Starting at the line that contains "[camera-trap image, curated labels]" and ending at the line that contains "common name: domestic cow", the lines below are to be given again exactly, with nothing added.

··· Information

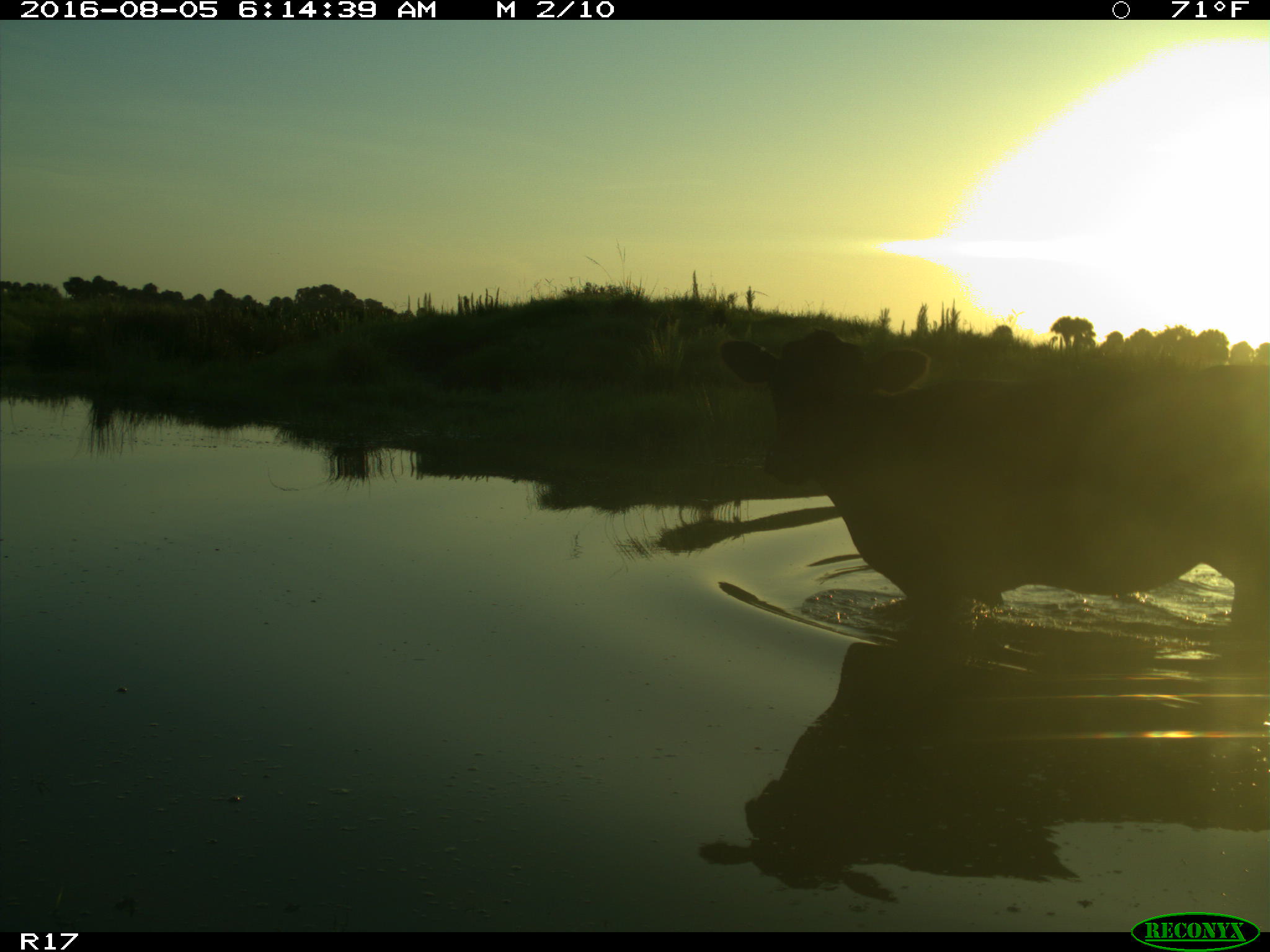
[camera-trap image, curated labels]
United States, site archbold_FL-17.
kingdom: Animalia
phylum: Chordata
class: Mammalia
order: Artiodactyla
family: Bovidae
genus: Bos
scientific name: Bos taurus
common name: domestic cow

······
··· Information

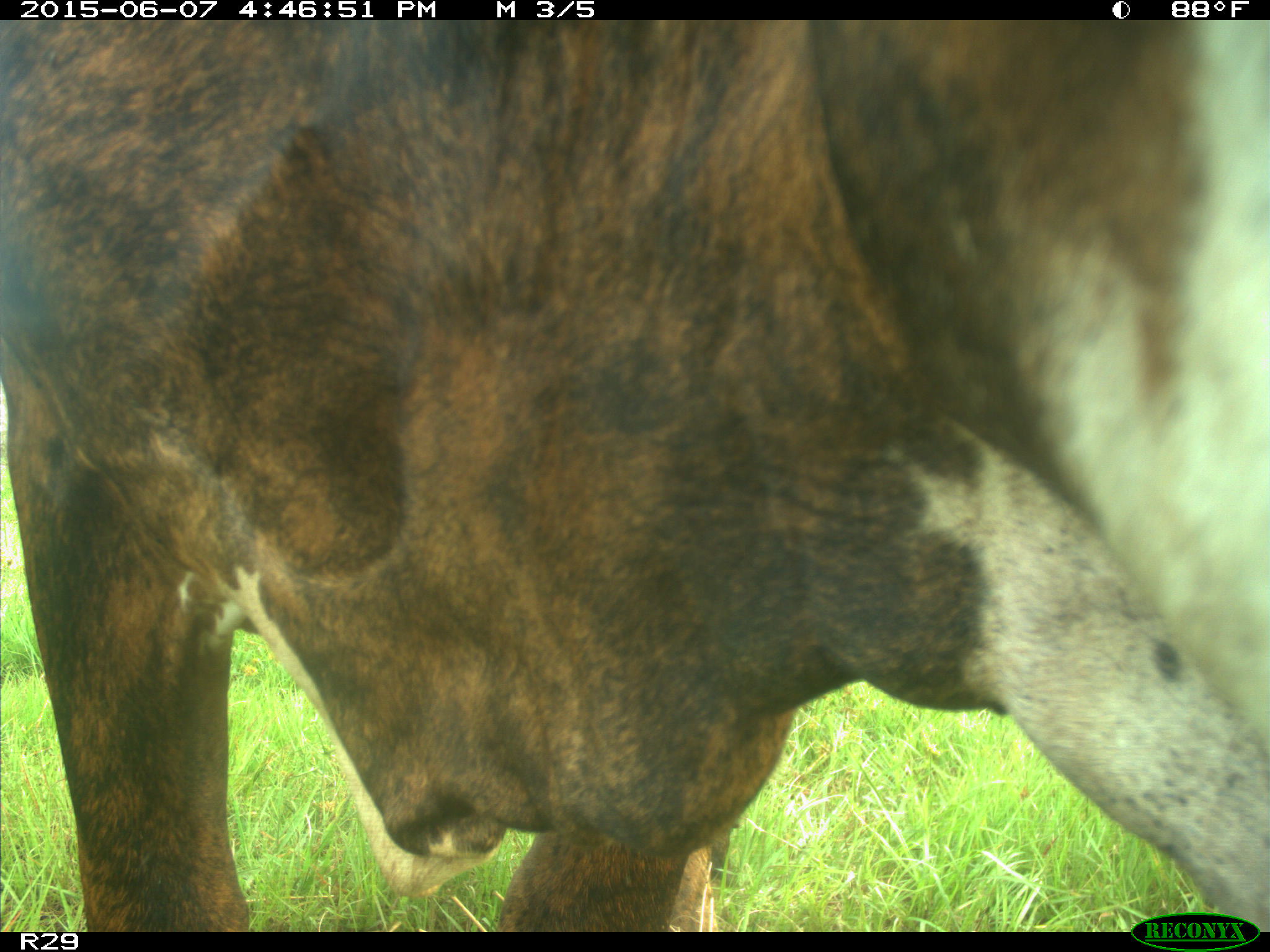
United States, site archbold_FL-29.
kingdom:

······
··· Information

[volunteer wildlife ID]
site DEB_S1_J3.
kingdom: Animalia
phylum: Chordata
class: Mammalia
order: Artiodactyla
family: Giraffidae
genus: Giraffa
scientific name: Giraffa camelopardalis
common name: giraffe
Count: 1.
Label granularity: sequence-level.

······

-- Written reply --
[camera-trap image, curated labels]
United States, site archbold_FL-17.
kingdom: Animalia
phylum: Chordata
class: Mammalia
order: Artiodactyla
family: Bovidae
genus: Bos
scientific name: Bos taurus
common name: domestic cow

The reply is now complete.